The data:
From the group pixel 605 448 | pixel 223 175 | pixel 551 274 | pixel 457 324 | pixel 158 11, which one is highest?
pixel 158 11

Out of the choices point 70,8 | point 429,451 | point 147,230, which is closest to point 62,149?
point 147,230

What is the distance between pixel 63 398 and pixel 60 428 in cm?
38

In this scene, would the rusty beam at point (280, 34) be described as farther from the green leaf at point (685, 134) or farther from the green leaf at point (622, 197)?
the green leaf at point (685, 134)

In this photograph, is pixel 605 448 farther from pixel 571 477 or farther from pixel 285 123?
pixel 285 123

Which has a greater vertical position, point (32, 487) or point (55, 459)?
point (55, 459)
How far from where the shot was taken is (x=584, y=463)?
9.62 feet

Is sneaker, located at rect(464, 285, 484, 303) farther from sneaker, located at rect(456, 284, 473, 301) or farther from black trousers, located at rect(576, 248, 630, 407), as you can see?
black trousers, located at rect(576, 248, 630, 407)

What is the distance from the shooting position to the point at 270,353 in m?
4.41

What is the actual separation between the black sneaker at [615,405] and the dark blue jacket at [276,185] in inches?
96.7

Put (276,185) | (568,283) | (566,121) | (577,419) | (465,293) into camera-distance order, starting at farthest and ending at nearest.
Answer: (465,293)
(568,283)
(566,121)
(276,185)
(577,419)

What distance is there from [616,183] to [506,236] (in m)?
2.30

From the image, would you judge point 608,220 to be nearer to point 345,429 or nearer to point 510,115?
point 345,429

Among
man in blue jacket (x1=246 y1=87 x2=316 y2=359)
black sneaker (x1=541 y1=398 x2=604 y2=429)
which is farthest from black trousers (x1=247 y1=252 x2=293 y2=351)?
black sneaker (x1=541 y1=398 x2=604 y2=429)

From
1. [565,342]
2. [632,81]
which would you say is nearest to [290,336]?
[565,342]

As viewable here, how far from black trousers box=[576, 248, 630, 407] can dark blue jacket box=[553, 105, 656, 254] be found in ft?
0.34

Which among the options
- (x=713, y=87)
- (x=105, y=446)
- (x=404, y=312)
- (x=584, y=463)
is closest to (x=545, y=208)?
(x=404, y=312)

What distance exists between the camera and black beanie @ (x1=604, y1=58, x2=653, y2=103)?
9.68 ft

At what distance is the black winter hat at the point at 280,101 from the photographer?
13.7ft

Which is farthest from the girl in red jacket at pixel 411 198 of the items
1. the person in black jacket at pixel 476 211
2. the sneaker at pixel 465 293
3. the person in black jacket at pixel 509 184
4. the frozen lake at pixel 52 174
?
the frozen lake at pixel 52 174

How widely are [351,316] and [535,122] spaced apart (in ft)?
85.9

* * *

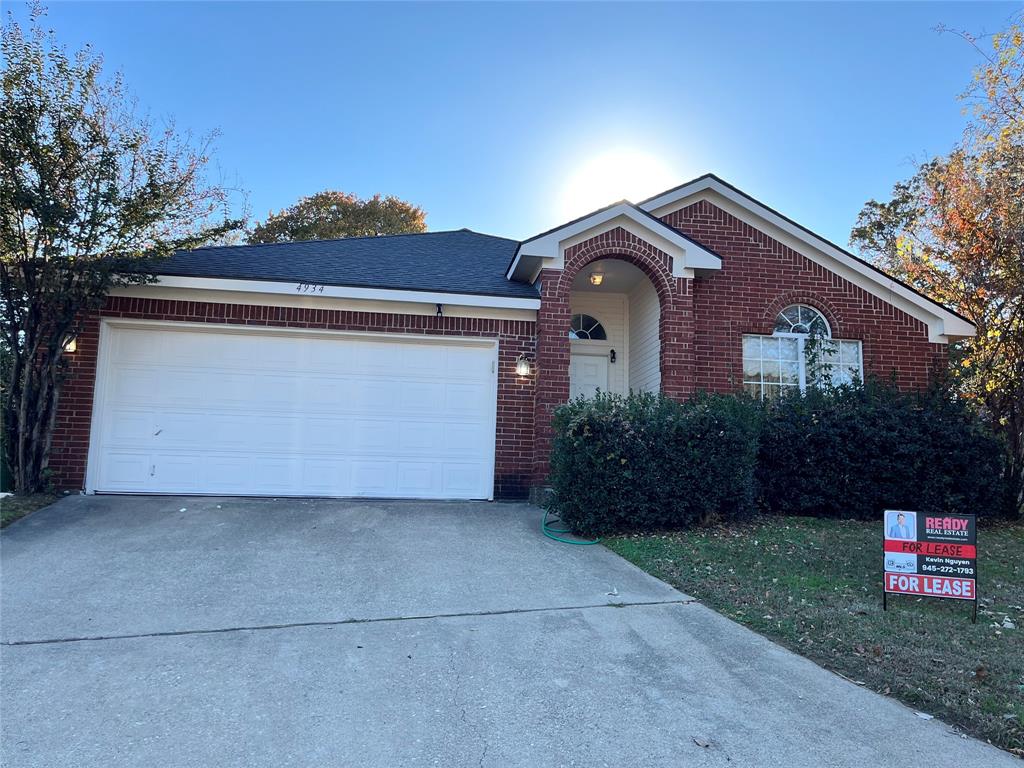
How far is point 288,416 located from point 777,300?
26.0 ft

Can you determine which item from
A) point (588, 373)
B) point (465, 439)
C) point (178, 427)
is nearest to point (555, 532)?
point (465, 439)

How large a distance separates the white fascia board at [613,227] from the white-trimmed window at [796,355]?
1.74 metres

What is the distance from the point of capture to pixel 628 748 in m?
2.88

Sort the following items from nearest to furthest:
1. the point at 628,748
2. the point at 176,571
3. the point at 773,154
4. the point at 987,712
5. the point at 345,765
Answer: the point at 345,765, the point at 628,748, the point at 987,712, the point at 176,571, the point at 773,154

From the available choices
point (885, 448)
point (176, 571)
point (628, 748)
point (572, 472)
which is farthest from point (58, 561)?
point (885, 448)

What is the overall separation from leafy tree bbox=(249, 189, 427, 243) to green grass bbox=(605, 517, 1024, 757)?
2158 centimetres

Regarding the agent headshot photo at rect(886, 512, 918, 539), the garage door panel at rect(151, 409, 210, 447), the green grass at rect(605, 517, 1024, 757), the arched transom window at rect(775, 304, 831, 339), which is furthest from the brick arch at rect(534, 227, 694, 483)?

--

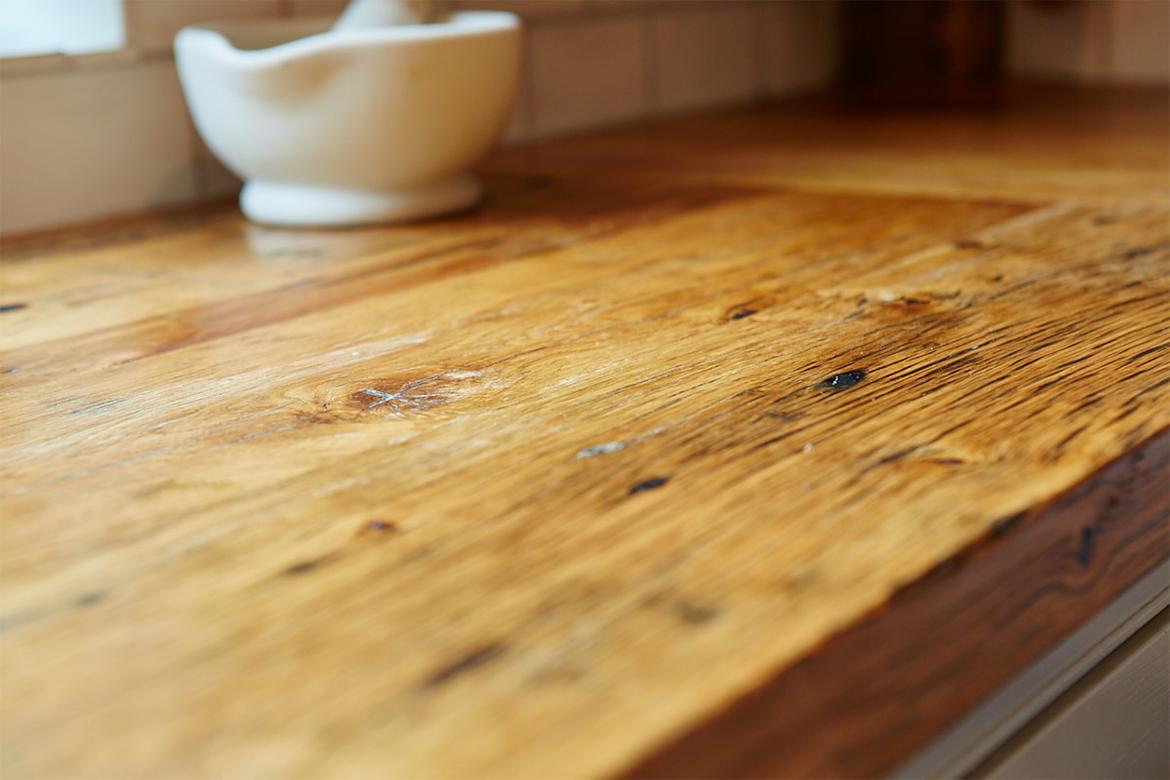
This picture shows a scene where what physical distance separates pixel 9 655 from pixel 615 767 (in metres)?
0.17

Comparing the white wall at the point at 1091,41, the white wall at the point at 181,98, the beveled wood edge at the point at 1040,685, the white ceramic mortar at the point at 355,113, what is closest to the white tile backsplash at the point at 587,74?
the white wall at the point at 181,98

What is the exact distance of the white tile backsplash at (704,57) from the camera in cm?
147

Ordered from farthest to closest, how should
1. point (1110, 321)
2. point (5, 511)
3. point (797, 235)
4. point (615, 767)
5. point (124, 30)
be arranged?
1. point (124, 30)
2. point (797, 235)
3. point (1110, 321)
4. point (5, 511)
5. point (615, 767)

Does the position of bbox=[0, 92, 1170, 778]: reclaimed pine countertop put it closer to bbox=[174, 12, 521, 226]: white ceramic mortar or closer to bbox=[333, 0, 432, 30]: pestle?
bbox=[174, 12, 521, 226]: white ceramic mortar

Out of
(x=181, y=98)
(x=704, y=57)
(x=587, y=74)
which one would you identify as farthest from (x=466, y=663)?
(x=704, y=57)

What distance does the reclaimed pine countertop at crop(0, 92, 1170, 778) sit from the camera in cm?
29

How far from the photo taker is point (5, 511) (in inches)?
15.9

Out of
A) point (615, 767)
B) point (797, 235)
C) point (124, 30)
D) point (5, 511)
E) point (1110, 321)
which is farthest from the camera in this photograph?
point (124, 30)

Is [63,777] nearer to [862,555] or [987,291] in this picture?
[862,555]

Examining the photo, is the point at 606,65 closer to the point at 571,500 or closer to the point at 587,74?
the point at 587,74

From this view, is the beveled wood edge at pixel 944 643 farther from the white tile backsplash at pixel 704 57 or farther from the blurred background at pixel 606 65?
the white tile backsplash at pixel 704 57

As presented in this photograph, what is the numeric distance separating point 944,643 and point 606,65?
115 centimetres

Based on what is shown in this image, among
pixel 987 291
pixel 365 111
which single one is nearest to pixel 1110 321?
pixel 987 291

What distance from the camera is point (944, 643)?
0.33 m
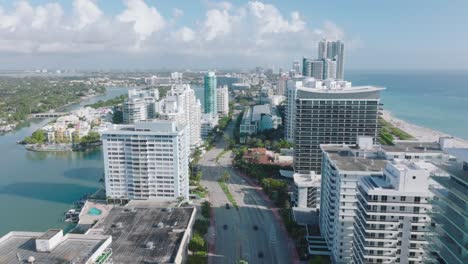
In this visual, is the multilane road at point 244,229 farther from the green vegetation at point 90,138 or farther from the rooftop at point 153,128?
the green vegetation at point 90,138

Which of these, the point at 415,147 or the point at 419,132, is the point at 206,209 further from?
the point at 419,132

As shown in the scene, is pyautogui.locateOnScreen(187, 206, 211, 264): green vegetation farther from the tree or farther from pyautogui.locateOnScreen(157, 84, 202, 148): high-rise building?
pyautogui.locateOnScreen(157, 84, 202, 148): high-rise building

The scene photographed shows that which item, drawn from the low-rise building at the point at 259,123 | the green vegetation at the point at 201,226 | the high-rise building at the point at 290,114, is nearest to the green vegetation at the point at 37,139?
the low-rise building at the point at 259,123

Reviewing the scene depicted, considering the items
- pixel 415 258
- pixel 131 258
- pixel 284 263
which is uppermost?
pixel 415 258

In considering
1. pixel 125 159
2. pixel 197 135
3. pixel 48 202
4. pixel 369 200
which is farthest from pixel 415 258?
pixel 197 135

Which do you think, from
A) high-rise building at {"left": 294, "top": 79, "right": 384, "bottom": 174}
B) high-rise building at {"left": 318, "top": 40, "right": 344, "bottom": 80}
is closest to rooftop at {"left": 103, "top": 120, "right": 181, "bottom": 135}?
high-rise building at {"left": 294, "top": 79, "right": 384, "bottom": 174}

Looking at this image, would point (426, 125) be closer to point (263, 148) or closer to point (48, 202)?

Task objective: Show each line of the records above that contains the word "nearest".

Answer to the task:
Put (276,185) | (568,283) | (566,121) | (577,419) | (465,293) into camera-distance order, starting at farthest and ending at nearest.
which would you say is nearest to [290,336]?
is nearest to point (555, 532)?
Sort the following items from nearest to furthest:
which single one is nearest to pixel 1110 321?
The scene photographed shows that which item, drawn from the low-rise building at the point at 259,123 | the green vegetation at the point at 201,226 | the high-rise building at the point at 290,114, is nearest to the green vegetation at the point at 37,139?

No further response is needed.